Dott. GHINOY Paola – Consigliere –

Dott. MANCINO Rossana – rel. Consigliere –

Dott. CALAFIORE Daniela – Consigliere –

Dott. CAVALLARO Luigi – Consigliere –

ha pronunciato la seguente:

SENTENZA

sul ricorso 10372/2014 proposto da:

F.M., elettivamente domiciliato in ROMA, VIA COSSERIA 2,

presso lo studio dell’avvocato STUDIO PLACIDI, rappresentato e

difeso dall’avvocato SIMONE LAZZARINI;

– ricorrente –

contro

MINISTERO DELLA SALUTE, C.F. 96047640584, in persona del Ministro pro

tempore, elettivamente domiciliato in ROMA, VIA DEI PORTOGHESI 12,

presso AVVOCATURA GENERALE DELLO STATO, che lo rappresenta e difende

ope legis;

– controricorrente –

avverso la sentenza n. 441/2013 della CORTE D’APPELLO di BRESCIA,

depositata il 15/10/2013, R. G. N. 575/2012;

udita la relazione della causa svolta nella pubblica udienza del

23/10/2019 dal Consigliere Dott. ROSSANA MANCINO;

udito il P.M., in persona del Sostituto Procuratore Generale Dott.
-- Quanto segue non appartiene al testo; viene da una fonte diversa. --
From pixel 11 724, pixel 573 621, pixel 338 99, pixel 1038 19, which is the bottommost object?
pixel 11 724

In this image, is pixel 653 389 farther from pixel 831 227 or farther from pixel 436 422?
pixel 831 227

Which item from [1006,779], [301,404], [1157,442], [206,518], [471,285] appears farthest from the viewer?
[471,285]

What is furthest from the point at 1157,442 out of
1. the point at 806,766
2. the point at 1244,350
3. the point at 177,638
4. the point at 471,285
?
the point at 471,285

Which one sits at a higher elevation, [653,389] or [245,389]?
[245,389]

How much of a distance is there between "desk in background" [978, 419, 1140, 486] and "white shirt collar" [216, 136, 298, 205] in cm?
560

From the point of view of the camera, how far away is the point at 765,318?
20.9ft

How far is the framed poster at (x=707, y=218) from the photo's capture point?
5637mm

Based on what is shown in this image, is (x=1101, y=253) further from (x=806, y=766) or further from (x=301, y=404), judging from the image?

MASTROBERARDINO Paola, che ha concluso per l’inammissibilità, in

subordine per il rigetto del ricorso;

udito l’Avvocato SIMONE LAZZARINI.

Fatto

FATTI DI CAUSA

1. La Corte d’appello di Brescia, con sentenza del 15 ottobre 2013, ha respinto l’appello proposto da F.M., nei confronti del Ministero della Salute, avverso la sentenza di primo grado che aveva rigettato la domanda di indennizzo, per danni da emotrasfusione, per non ascrivibilità, della patologia derivatane, alle tabelle annesse al D.P.R. n. 834 del 1981.

2. La Corte di merito, all’esito della deposizione testimoniale – ritenuta non risolutiva in ordine all’eventuale somministrazione di emoderivati, che aveva fatto ritenere quanto meno possibile che il contagio fosse da imputare a trasfusione ricevuta in occasione del ricovero ospedaliero per peritonite, nel 1968, nonostante il dato contrario ricavabile dalla cartella clinica – e sulla scorta delle conclusioni rassegnate dall’ausiliare officiato per il rinnovo dell’esame peritale – incentrate su forti e fondati dubbi sull’effettiva somministrazione di unità di sangue a causa dell’assoluta mancanza di indicazioni cliniche – riteneva che, pur volendo superare il dato, insuperabile, dell’assoluta assenza di qualsiasi indicazione documentale della somministrazione della trasfusione in occasione del ricovero per peritonite, la domanda andava comunque rigettata per l’assenza di malattia epatica HCV correlata, ricollegabile ad alcuna delle categorie indicate nelle citate tabelle.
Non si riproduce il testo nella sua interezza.